Namun, taukah kawan, apa yang kemudian harus aku coba mengerti lagi? Entah, apakah mungkin karena kekuatan yang tak pernah aku sangka melingkupiku, atau karena aku yang terlalu egois dengan keakuanku? Entahlah….. Yang pasti, ada kecewa yang tergores di hati orang-orang yang pernah menyatakan cintanya padaku. Orang-orang yang rela menyebutnya sahabat untuk menemaniku. Mereka bilang,” Kau terlalu sombong dengan kekuatanmu. Tidak lebih baikkah, kau bagi ceritamu padaku?”
Maaf kawan ! Bukan aku tak menghargai kesetiakawananmu. Namun, aku telah sepenuhnya nyaman berbagi cerita hanya pada Nya. Karena tak ada hijab yang membatasi, entah itu waktu atau tempat . Kapanpun, dimanapun…aku tak jeda mengetuk ijin Nya untuk aku sampaikan desah keluhku, saat memang aku membutuhkan “ruang” yang lebih luas untuk menumpahkannya. Dan “ruang” itu adalah cinta Nya, yang terwujud oleh sifat Penyantun Nya yang semakin membuat hatiku bergetar.

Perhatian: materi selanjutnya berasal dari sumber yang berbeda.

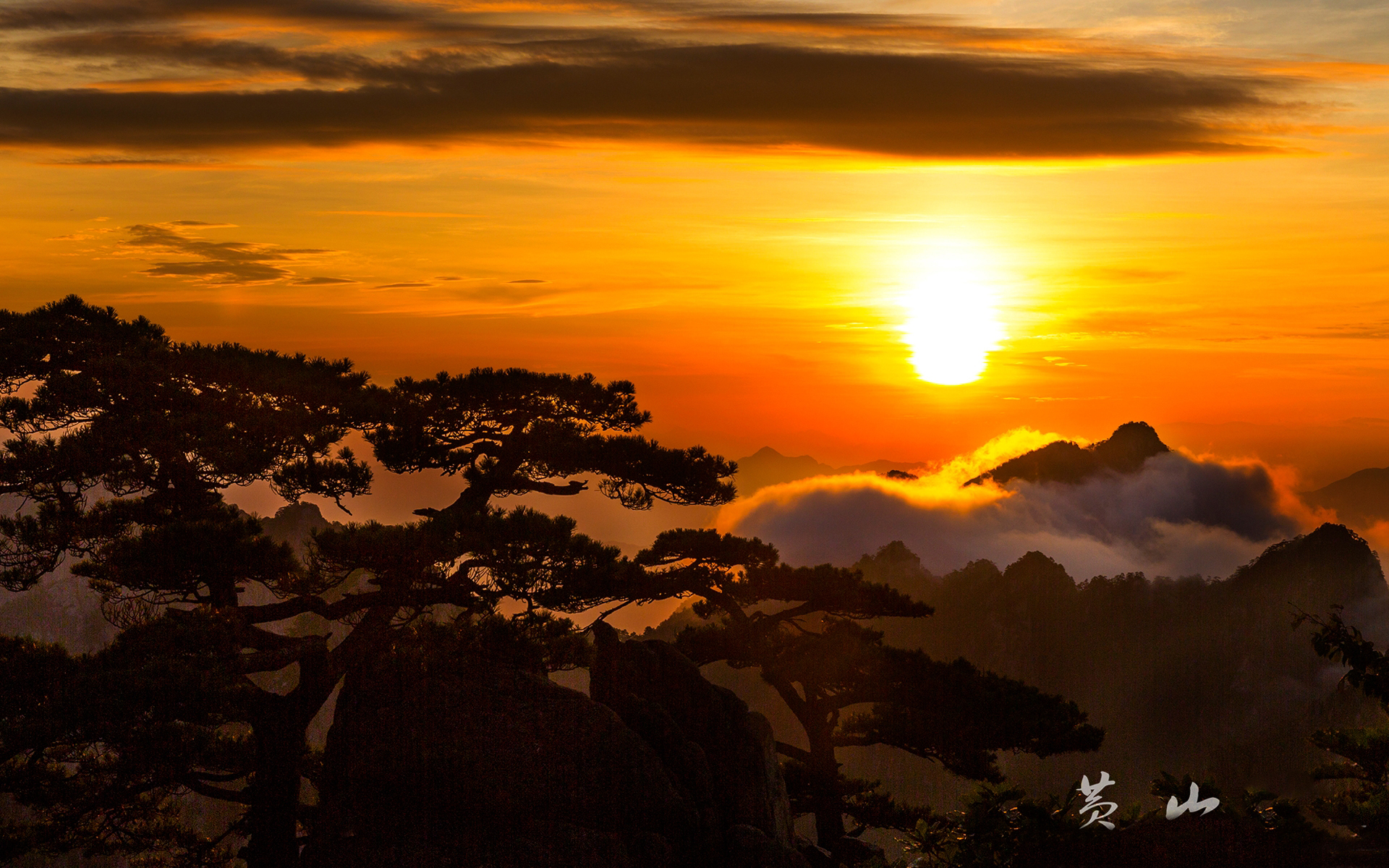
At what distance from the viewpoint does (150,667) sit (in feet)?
65.9

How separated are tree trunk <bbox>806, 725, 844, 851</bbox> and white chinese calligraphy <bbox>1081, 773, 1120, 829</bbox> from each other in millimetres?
11449

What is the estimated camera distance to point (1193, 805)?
1739 cm

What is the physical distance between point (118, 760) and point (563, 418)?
1186 cm

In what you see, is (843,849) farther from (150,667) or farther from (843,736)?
(150,667)

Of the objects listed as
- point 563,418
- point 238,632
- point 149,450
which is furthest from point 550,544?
point 149,450

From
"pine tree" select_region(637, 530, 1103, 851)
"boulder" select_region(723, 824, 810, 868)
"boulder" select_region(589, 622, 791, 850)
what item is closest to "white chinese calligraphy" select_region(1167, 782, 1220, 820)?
"boulder" select_region(723, 824, 810, 868)

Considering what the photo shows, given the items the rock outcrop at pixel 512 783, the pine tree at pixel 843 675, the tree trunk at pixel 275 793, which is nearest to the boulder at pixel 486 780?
the rock outcrop at pixel 512 783

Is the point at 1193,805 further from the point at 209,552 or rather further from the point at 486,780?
the point at 209,552

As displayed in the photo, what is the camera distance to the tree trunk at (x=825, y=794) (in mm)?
28406

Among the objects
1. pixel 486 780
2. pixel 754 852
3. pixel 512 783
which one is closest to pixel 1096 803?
pixel 754 852

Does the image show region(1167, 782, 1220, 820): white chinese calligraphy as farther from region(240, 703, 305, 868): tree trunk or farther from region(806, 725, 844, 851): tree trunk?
region(240, 703, 305, 868): tree trunk

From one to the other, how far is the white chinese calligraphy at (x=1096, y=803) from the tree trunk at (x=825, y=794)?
451 inches

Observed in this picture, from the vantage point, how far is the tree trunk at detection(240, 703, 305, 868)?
22891 mm

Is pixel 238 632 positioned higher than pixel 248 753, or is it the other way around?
pixel 238 632
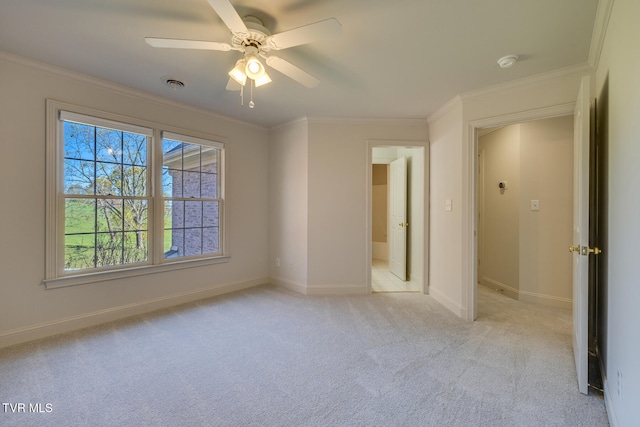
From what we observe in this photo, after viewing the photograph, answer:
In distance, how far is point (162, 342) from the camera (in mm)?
2422

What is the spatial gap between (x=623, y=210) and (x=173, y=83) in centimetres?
348

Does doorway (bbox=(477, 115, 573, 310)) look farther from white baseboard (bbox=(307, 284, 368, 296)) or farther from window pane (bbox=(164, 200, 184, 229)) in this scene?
window pane (bbox=(164, 200, 184, 229))

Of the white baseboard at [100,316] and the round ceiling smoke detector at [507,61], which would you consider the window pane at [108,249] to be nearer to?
the white baseboard at [100,316]

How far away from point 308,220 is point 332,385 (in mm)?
2215

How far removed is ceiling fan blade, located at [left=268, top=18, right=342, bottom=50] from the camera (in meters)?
1.50

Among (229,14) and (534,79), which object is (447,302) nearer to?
(534,79)

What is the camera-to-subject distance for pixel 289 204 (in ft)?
13.3

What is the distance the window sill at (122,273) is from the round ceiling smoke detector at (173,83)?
1927mm

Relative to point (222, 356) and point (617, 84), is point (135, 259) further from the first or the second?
point (617, 84)

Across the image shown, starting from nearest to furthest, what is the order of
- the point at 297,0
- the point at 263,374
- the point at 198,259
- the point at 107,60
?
1. the point at 297,0
2. the point at 263,374
3. the point at 107,60
4. the point at 198,259

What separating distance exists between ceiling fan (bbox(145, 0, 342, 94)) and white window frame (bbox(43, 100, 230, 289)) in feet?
5.10

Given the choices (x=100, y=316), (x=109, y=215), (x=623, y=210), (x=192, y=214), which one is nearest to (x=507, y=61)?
(x=623, y=210)

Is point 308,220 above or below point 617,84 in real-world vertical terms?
below

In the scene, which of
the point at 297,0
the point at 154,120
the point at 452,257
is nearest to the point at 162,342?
the point at 154,120
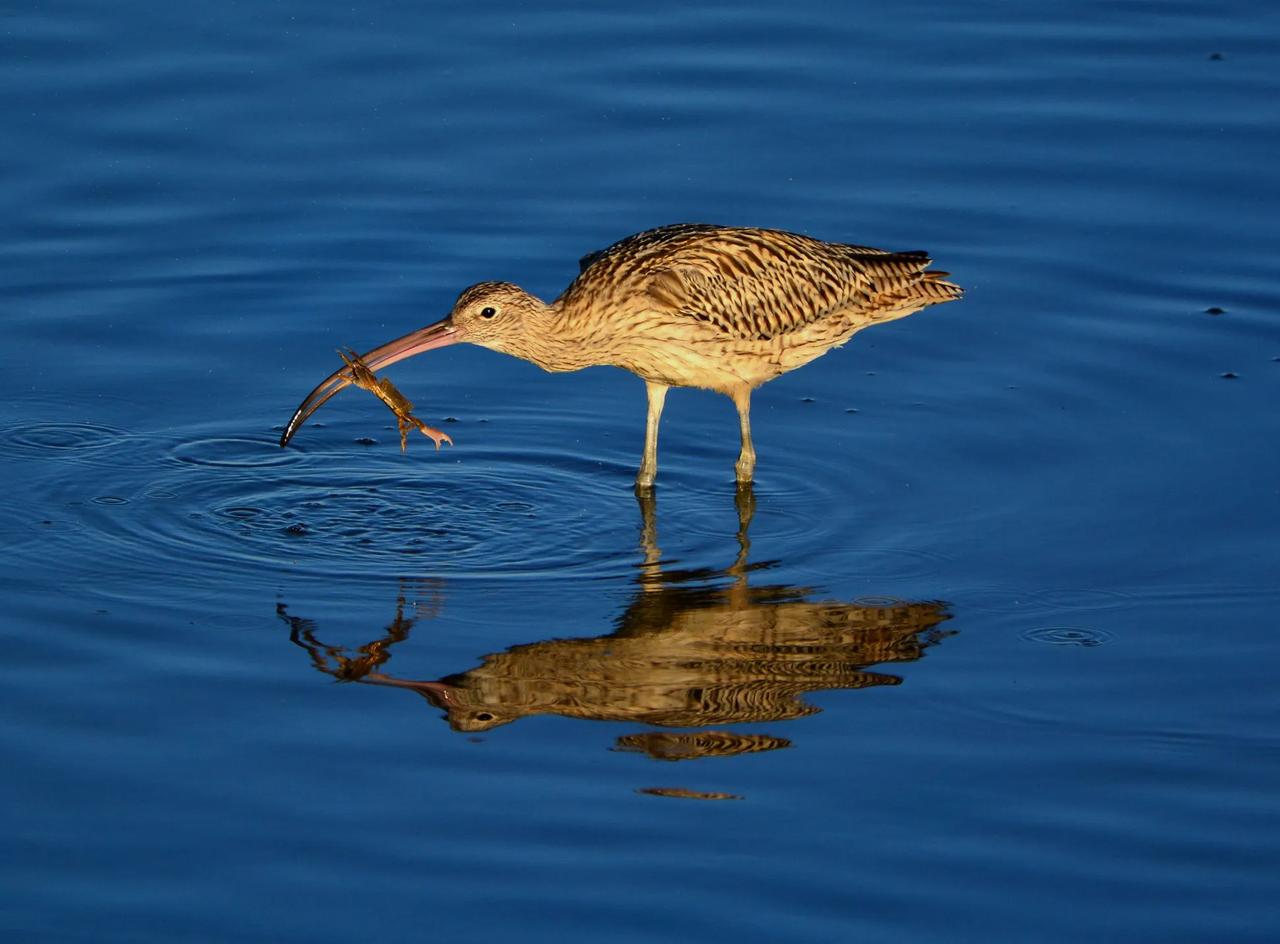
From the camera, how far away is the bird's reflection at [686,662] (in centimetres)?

Kawan, di senja ini telah ku bagi satu cerita lagi dengan mu. Ringan rasanya jiwa ini, terang kiranya fikiran ini, lapang rasanya hati ini…seolah telah kuenyahkan segala yang menyesakkan. Meski tak semua.
Akhirnya waktumu pun digulir oleh malam. Dan saatnya aku pun pamit. Terimakasih untuk senja yang indah ini. Moga esok, keindahan senja ini pun akan ku jumpai lagi. Amiiin. Amsaina wa amsal mulku lillah walhamdulillahi laa syariikalahu.